Corona Bund und Länder einigen sich auf lokale Ausreisesperren
Bund und Länder haben sich am Donnerstag auf ein Vorgehen im Falle lokaler Corona-Ausbrüche geeinigt. Demnach müssen sich etwaige Beschränkungen nicht mehr auf einen kompletten Landkreis beziehungsweise eine gesamte kreisfreie Stadt beziehen. Ein- und Ausreisesperren soll es geben können, wenn die Anzahl der Infektionen weiter steigt oder es keine Gewissheit gibt, dass die Infektionsketten unterbrochen sind. Das geht aus einem Beschluss von Kanzleramtschef Helge Braun und den Staatskanzleichefs der Länder hervor.

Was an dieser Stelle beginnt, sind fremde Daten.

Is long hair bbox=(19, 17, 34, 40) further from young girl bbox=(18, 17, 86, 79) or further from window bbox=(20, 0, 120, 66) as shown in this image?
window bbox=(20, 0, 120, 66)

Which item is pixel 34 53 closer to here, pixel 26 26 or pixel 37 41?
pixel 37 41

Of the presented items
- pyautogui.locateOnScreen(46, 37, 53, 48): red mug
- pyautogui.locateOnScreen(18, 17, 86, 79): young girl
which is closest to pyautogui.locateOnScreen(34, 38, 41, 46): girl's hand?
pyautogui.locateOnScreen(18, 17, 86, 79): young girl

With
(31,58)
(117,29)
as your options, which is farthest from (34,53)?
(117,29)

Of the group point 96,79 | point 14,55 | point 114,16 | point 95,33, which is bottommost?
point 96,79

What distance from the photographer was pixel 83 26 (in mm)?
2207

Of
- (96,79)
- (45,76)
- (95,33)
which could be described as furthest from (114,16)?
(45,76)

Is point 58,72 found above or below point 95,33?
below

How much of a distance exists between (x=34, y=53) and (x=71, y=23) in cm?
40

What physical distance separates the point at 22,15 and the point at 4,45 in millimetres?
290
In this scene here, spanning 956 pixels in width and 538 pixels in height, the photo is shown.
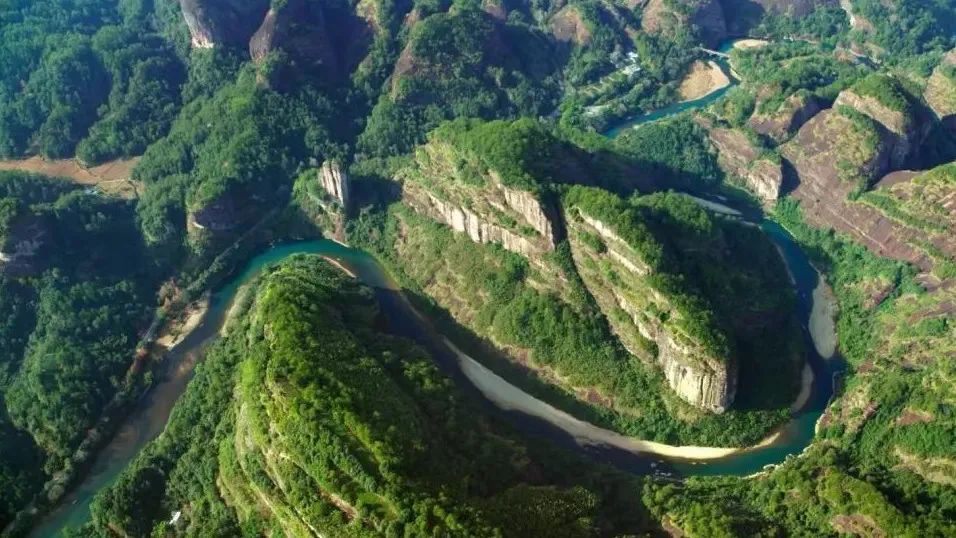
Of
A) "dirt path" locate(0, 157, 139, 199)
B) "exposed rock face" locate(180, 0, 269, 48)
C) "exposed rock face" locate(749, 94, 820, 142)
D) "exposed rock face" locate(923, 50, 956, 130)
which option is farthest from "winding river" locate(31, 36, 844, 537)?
"exposed rock face" locate(180, 0, 269, 48)

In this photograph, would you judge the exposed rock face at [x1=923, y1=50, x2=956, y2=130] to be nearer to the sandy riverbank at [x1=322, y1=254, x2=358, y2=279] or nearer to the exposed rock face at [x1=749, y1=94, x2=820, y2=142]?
the exposed rock face at [x1=749, y1=94, x2=820, y2=142]

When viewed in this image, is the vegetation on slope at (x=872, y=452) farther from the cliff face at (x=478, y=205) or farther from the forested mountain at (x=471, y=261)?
the cliff face at (x=478, y=205)

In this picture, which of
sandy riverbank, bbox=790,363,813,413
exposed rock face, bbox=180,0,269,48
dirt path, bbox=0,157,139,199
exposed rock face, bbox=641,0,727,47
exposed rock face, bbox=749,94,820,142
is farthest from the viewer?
exposed rock face, bbox=641,0,727,47

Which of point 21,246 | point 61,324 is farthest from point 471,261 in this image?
point 21,246

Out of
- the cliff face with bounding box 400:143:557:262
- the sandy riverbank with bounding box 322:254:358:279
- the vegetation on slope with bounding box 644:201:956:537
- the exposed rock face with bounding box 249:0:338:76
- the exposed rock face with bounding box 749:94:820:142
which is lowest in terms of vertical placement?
the vegetation on slope with bounding box 644:201:956:537

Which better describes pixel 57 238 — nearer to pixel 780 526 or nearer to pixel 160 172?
pixel 160 172

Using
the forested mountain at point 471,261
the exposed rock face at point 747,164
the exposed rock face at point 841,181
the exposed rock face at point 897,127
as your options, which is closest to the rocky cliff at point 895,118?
the exposed rock face at point 897,127
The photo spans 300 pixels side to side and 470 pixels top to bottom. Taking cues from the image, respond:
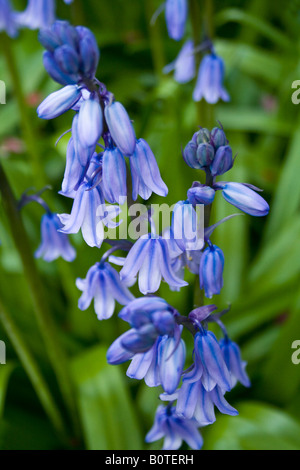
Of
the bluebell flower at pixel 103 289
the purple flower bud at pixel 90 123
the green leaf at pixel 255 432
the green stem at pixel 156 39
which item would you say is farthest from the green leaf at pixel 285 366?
the green stem at pixel 156 39

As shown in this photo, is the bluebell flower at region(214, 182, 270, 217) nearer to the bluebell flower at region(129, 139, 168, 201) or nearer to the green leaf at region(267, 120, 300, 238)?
the bluebell flower at region(129, 139, 168, 201)

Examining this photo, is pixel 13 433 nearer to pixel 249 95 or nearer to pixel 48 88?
pixel 48 88

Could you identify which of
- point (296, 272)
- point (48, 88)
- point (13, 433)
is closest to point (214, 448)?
point (13, 433)

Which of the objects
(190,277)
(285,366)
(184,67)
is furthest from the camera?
(184,67)

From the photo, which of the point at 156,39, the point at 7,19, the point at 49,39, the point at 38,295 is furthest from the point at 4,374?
the point at 156,39

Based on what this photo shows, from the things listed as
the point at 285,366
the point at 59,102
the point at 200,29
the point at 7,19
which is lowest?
the point at 285,366

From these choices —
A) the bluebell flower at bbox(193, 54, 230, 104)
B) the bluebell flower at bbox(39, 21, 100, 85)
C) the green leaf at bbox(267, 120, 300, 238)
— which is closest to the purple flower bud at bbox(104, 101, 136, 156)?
the bluebell flower at bbox(39, 21, 100, 85)

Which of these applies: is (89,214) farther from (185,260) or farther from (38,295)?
(38,295)
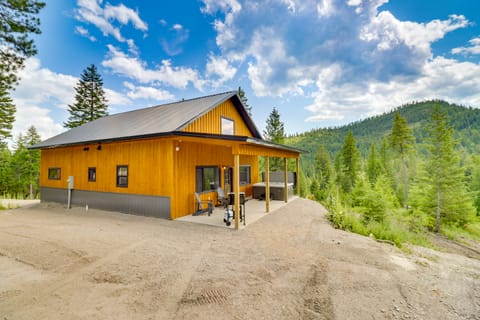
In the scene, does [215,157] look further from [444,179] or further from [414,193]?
[414,193]

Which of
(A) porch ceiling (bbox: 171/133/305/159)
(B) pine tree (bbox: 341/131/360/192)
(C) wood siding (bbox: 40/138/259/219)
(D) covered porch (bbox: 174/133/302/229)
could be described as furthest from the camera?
(B) pine tree (bbox: 341/131/360/192)

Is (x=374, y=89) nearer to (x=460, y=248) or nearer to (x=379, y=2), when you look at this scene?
(x=379, y=2)

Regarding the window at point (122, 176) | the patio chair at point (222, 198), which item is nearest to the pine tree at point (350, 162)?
the patio chair at point (222, 198)

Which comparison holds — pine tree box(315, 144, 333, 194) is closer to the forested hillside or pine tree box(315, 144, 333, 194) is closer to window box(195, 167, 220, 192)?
the forested hillside

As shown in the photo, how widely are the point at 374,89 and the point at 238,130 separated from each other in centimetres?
1557

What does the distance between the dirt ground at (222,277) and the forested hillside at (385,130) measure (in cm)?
5564

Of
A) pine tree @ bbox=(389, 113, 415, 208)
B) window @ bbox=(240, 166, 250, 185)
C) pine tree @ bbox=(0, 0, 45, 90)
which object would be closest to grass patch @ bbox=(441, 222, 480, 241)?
pine tree @ bbox=(389, 113, 415, 208)

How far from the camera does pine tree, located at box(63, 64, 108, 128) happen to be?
23312mm

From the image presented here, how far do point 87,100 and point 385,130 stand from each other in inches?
3699

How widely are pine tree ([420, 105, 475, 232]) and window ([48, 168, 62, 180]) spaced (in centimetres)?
2385

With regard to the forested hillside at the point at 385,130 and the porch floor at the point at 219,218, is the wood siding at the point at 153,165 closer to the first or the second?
the porch floor at the point at 219,218

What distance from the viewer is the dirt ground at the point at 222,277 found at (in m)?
2.50

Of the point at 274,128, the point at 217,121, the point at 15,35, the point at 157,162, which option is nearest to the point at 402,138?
the point at 274,128

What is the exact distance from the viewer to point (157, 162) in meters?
7.27
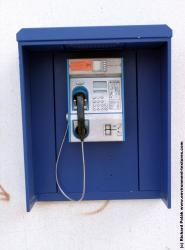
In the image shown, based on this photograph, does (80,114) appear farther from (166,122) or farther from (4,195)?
(4,195)

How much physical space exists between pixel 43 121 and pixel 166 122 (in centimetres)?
47

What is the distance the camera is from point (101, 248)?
1.37 meters

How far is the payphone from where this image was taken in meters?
1.19

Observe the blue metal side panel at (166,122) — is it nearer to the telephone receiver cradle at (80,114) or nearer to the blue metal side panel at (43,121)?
the telephone receiver cradle at (80,114)

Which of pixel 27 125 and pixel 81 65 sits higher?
pixel 81 65

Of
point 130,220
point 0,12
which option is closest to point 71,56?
point 0,12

Reisebeschränkungen nur als letztes Mittel
Dem Bund-Länder-Beschluss war in den vergangenen Tagen eine Debatte über die Verhängung von Ausreisesperren für Corona-Hotspots vorausgegangen. Bundeskanzlerin Angela Merkel (CDU) hatte eine solche Möglichkeit befürwortet. Mehrere Ministerpräsidenten vor allem aus Ostdeutschland hatten es aber abgelehnt, komplette Landkreise mit Ausreisesperren zu belegen. Sie äußerten Zweifel an der Verhältnismäßigkeit und Umsetzbarkeit.
Unterstützung soll bei Beschränkungen vom Bund und vom jeweiligen Land kommen: Sie sollen „zusätzliche Kapazitäten“ für die schnelle Kontaktnachverfolgung und Testung zur Verfügung stellen, um die Maßnahmen möglichst kurz halten zu können. Zu einer Beschränkung von Ein- und Ausreise solle zudem nur dann gegriffen werden, wenn kein „milderes Mittel“ zur Verfügung steht.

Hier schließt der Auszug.